Printable Scenery Scenery

Printed at 0.2mm in PLA. This model took a couple of hours.
There's a company called Printable Scenery who sell... well, printable scenery. For tabletop gaming.

One of the many sets of models they offer is the one this came from (actually a combination of two of the pieces from the set) — their Modular Town Ruins.

They're designed with sockets to be able to clip together with OpenLock clips, but I prefer to just combine the models during printing to create a single piece. Being able to mix and match bits on the table is fine and dandy, but I'm just as happy to print a whole new ruin if I need one in a specific configuration. There's also the issue that I wargame primarily in 15mm, so the models need to be rescaled from their base size to fit in with models and figures of that size — the clips might still work, but it's an added complication I don't care for.

I've resized these two bits to 60% in Cura, and arranged them to print together. They seem to fit pretty nicely with the 15mm figures I've photographed them with. I could maybe have taken them down to 50%, and I'll give that a go, but I suspect they'd then start looking a little small relative to the figures and what-not.

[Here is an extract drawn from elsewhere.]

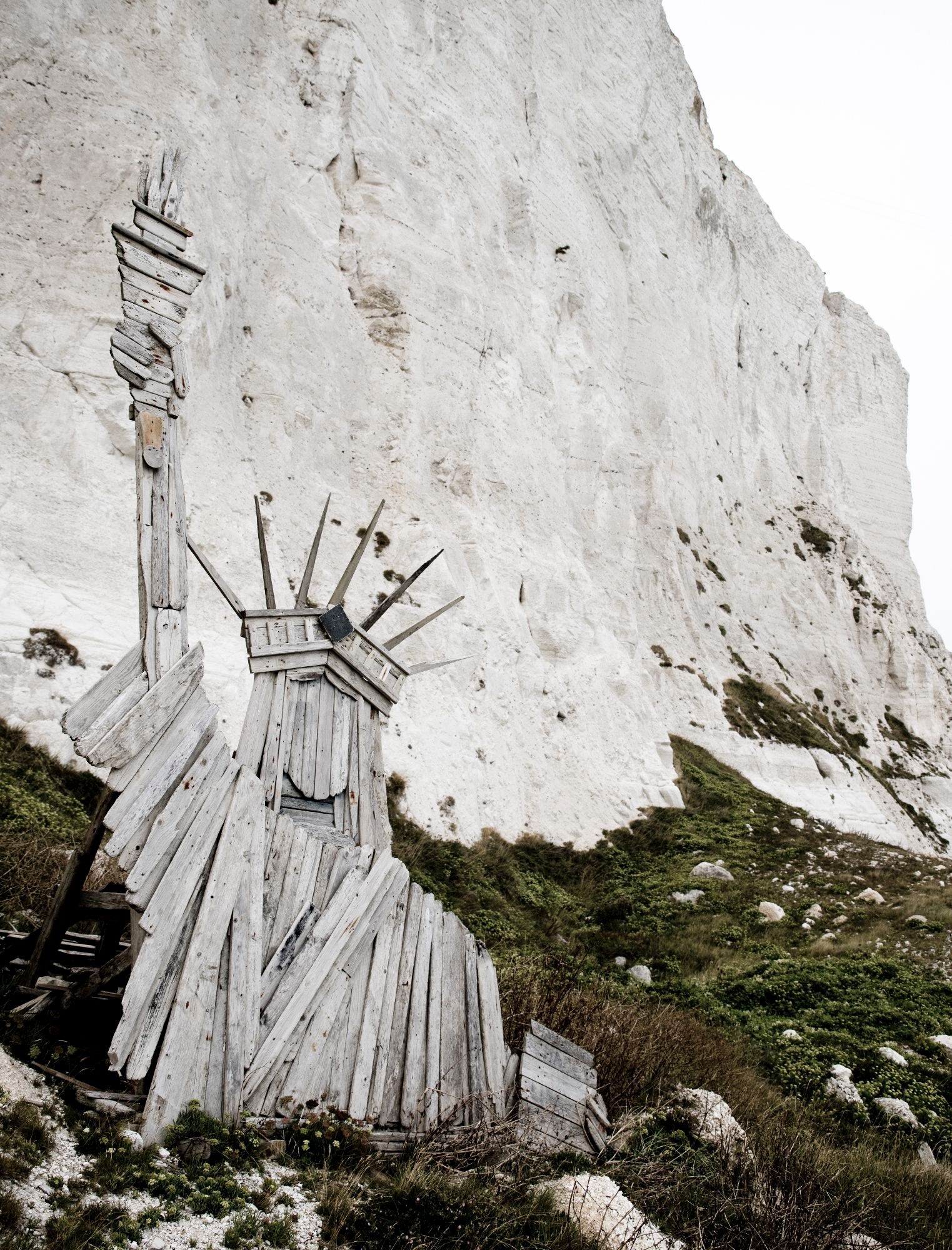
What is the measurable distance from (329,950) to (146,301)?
441 centimetres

You get a good few different bits for your nine yankeebucks, and with these I should be pretty well set for 20th century building ruins for the foreseeable future.

The main feature that's missing is floors, for creating two-storey sections. However, that's not something that would be terribly difficult to create myself, if need be.

Later...

15mm figures from Battlefront, PaK36 and crew from PSC.
Shown here to the right is a more ambitious assembly from the same collection of pieces.

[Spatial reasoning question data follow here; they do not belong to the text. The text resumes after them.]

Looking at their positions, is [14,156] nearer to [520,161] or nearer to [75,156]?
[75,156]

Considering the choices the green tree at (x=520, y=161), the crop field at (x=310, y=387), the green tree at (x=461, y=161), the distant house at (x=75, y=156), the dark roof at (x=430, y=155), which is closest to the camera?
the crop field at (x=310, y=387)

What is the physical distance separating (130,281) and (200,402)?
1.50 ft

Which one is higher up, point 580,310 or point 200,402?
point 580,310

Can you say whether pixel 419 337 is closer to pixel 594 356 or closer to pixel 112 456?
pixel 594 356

This one took about eight hours to print, which seems like a long time, but I can put something like this on the go in the evening and have it waiting for me to pick up off the printer when I wake up.

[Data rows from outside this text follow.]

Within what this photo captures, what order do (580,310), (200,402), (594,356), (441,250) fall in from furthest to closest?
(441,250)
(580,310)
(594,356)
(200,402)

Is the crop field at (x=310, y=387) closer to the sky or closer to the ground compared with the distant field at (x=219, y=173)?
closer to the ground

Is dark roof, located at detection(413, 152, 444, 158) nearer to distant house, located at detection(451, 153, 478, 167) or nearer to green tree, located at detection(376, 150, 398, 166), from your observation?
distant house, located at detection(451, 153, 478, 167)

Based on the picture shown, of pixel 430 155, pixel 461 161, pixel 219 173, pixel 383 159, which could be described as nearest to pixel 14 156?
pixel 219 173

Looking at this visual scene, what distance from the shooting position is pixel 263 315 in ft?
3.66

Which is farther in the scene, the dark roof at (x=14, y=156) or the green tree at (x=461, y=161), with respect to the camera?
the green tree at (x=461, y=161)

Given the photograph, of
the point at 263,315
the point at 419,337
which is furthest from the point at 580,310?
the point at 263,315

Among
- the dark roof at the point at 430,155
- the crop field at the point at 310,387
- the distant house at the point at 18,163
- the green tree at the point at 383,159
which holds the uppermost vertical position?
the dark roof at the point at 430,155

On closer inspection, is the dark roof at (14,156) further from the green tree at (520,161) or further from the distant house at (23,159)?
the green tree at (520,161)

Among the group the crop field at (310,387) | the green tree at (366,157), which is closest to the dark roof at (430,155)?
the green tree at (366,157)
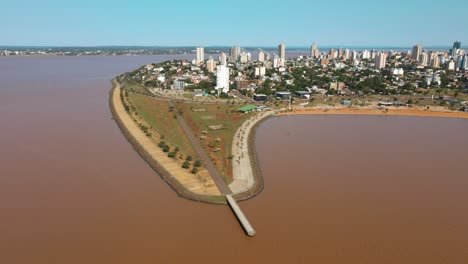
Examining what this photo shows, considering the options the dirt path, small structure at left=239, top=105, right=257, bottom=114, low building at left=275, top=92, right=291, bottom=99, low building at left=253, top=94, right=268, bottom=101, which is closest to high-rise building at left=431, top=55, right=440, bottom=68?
low building at left=275, top=92, right=291, bottom=99

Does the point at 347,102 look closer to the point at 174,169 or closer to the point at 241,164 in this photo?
the point at 241,164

One thing that I've noticed from this exercise is that one does have to take note of which side of a wall segment is an inside or outside face; the piece in the top left, for example, should probably have been the other way around so that the fireplaces were actually inside the building, where they could have done some good when it was whole and inhabited. However, many of the pieces are fairly ambiguous, and you could get away with putting them either way around.